The records must be duplicated exactly, with every picture left out.

→ **DATA EXTRACTS**
--- START ---
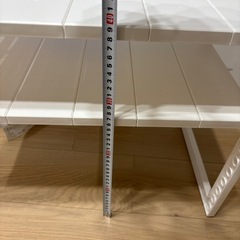 シンク下伸縮ラックの画像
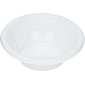 Tablemate® Plastic Bowl, 5 oz., White, 125/Pack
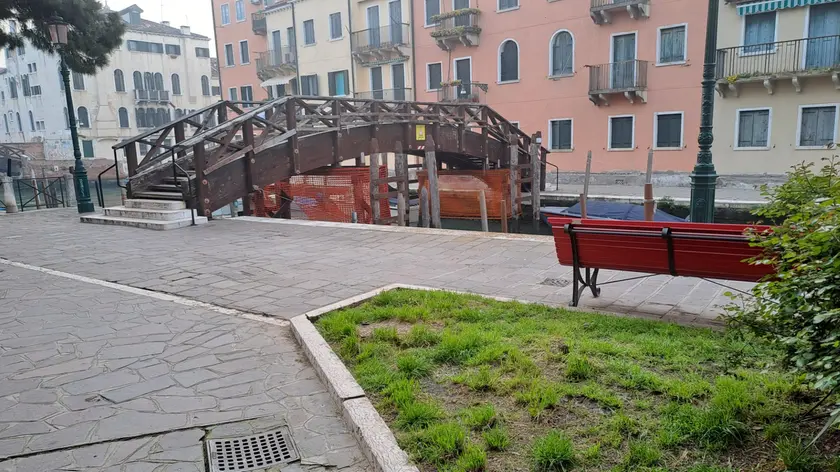 Il ponte Case Nove a Cannaregio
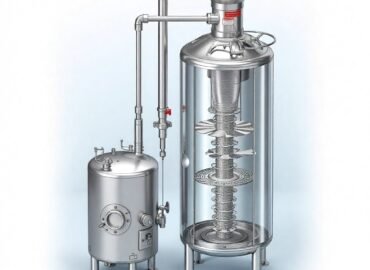 wiped film distillation equipment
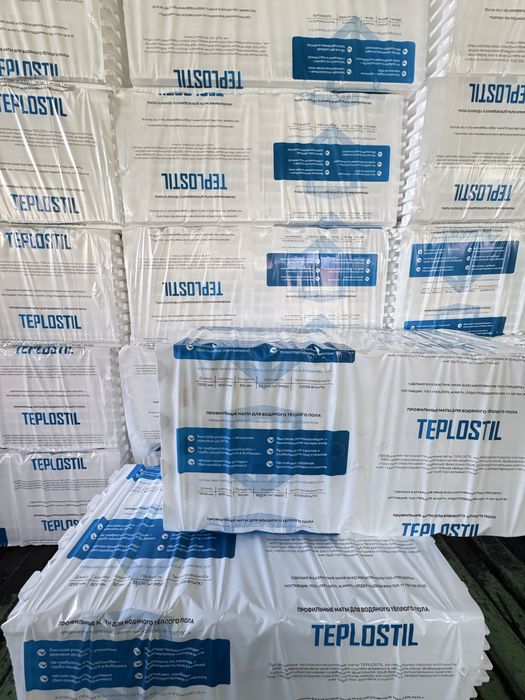 Самые плотные маты М50 Теплый пол Teplostil оптовые цены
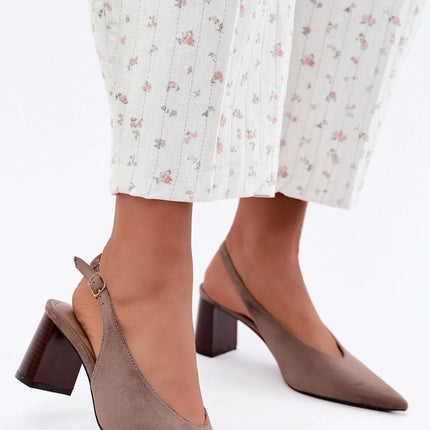 Block heel pumps model 230729 Step in style 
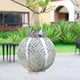 thumbnail image 4 of 2 Pack Solar Lanterns Outdoor Hanging, Retro Large Solar Lantern Lamps Outdoor Waterproof with Handle, Metal Decorative, 4 of 5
--- END ---
→ **RESPONSE TO THE TASK**
 シンク下伸縮ラックの画像
 Tablemate® Plastic Bowl, 5 oz., White, 125/Pack
 Il ponte Case Nove a Cannaregio
 wiped film distillation equipment
 Самые плотные маты М50 Теплый пол Teplostil оптовые цены
 Block heel pumps model 230729 Step in style 
 thumbnail image 4 of 2 Pack Solar Lanterns Outdoor Hanging, Retro Large Solar Lantern Lamps Outdoor Waterproof with Handle, Metal Decorative, 4 of 5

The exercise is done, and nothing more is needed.